Cats are creatures of habit, and it didn’t take long for Dewey to develop a routine. When I arrived at the library every morning, he was waiting for me at the front door. He would take a few bites of his food while I hung up my jacket and bag, and then we would walk the library together, making sure everything was in place and discussing our evenings. Dewey was more a sniffer than a talker, but I didn’t mind. The library, once so cold and dead first thing in the morning, was alive and well.
After our walk, Dewey would visit the staff. If someone was having a bad morning, he’d spend extra time with her. Jean Hollis Clark had recently married and commuted forty-five minutes from Estherville to the library. You’d think that would frazzle her, but Jean was the calmest person you’ve ever met. The only thing that bothered her was the friction between a couple people on staff. She’d still be carrying the tension when she arrived the next morning, and Dewey was always there to comfort her. He had an amazing sense of who needed him, and he was always willing to give his time. But never for too long. At two minutes to nine, Dewey would drop whatever he was doing and race for the front door.
A patron was always waiting outside at nine o’clock when we opened the doors, and she would usually enter with a warm, “Hi, Dewey. How are you this morning?”
No response. The early birds were usually there for a reason, which meant they didn’t have time to stop and chat with a cat.
It wouldn’t take long for him to find a lap, and since he’d been up for two hours that usually meant it was time for a quick nap. Dewey was already so comfortable in the library he had no problem falling asleep in public places. He preferred laps, of course, but if they weren’t available he would curl up in a box. The cards for the catalog came in small boxes about the size of a pair of baby shoes. Dewey liked to cram all four feet inside, sit down, and let his sides ooze over the edge. If the box was a little bigger, he buried his head and tail in the bottom. The only thing you could see was a big blob of back fur sticking out of the top. He looked like a muffin. One morning I found Dewey sleeping beside a box full of cards with one paw resting inside. It probably took him hours to reluctantly admit there wasn’t room for anything else.
Soon after, I watched him slowly wind his way into a half-empty tissue box. He put his two front feet through the slit on top, then delicately stepped in with the other two. Slowly he sat down on his hind legs and rolled his back end until it was wedged into the box. Then he started bending his front legs and working the front of his body into the crease. The operation took four or five minutes, but finally there was nothing left but his head sticking out in one direction and his tail sticking out in the other. I watched as he stared half-lidded into the distance, pretending the rest of the world didn’t exist.
In those days, Iowa provided envelopes with its tax forms, and we always put a box of them out for patrons. Dewey must have spent half his first winter curled up in that box. “I need one envelope,” a patron would say nervously, “but I don’t want to disturb Dewey. What should I do?”
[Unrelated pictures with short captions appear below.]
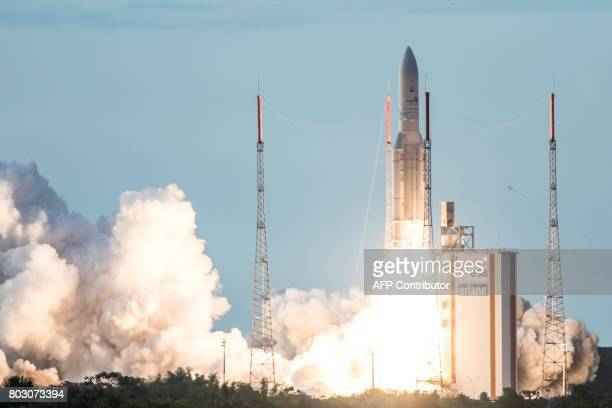 TOPSHOT An Ariane 5 rocket lifts off on June 28 2017 from the French Guiana Space Center in Kourou with HS3IS satellite and India's latest...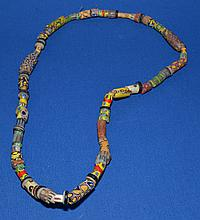 AFRICAN TRADE BEAD NECKLACE  African millefiore glass trade bead necklace.  60 total beads. Sizes 1/4 - 1 1/2''L.  Necklace 28''L.  Condition all jewelry sold as is.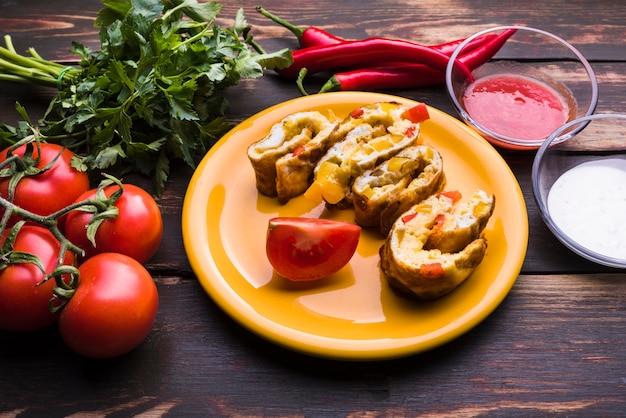 Delicioso rollo en plato entre verduras y salsas.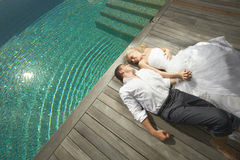 Beautiful young couple lying near pool with mind waves. Beautiful young couple lying close to pool before wedding. Warm summer day, wedding preparations at Royalty Free Stock Photo
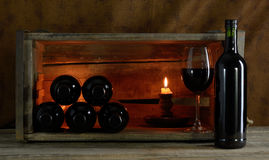 Red wine. Six bottles and a glass of red wine Stock Photo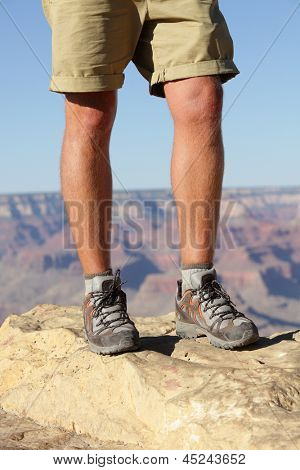 Hiking shoes on hiker in Grand Canyon. Man hikers hike boots in closeup with breathtaking view of Grand Canyon in the background. Male feet.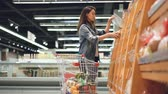 diário : Smiling girl is buying fresh bread in supermarket smelling it then putting in cart with other products. Shopping for food, cheerful people and happy customers concept.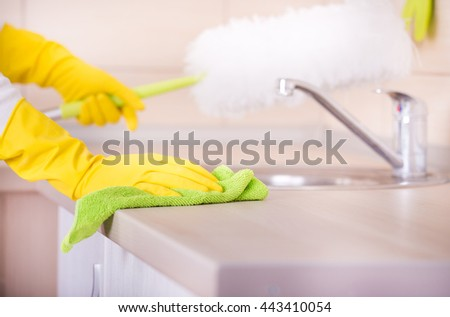 Kitchen Counter Close Up closeup woman hand cleaning stainless steel stock photo 555960268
“Don’t worry. He’s asleep.”
“But won’t it wake him up? He’s lying on top of them.”
“Oh, no, Dew’s dead to the world.”
The patron gently rolled Dewey to the side and then, far more carefully than necessary, slid out an envelope. He could have jerked it like a magician pulling a tablecloth from under a dinner setting, it wouldn’t have mattered.
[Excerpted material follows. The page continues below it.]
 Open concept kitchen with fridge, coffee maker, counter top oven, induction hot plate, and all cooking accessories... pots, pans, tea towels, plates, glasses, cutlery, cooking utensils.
“Cat hair comes with the envelope, no charge.”
Dewey’s other favorite resting spot was the back of the copier. “Don’t worry,” I told the confused patrons, “you can’t disturb him. He sleeps there because it’s warm. The more copies you make, the more heat the machine produces, the happier he’ll be.”
If the patrons weren’t quite sure what to do with Dewey yet, the staff had no such hesitation. One of my first decisions was that no library funds, not one penny, would ever be spent on Dewey’s care. Instead, we kept a Dewey Box in the back room. Everyone on staff tossed in their loose change. Most of us also brought in soda cans from home. Recycling soda cans was all the rage, and one of the clerks, Cynthia Behrends, would take the cans to a drop-off point every week. The whole staff was “feeding the kitty” to feed the kitty.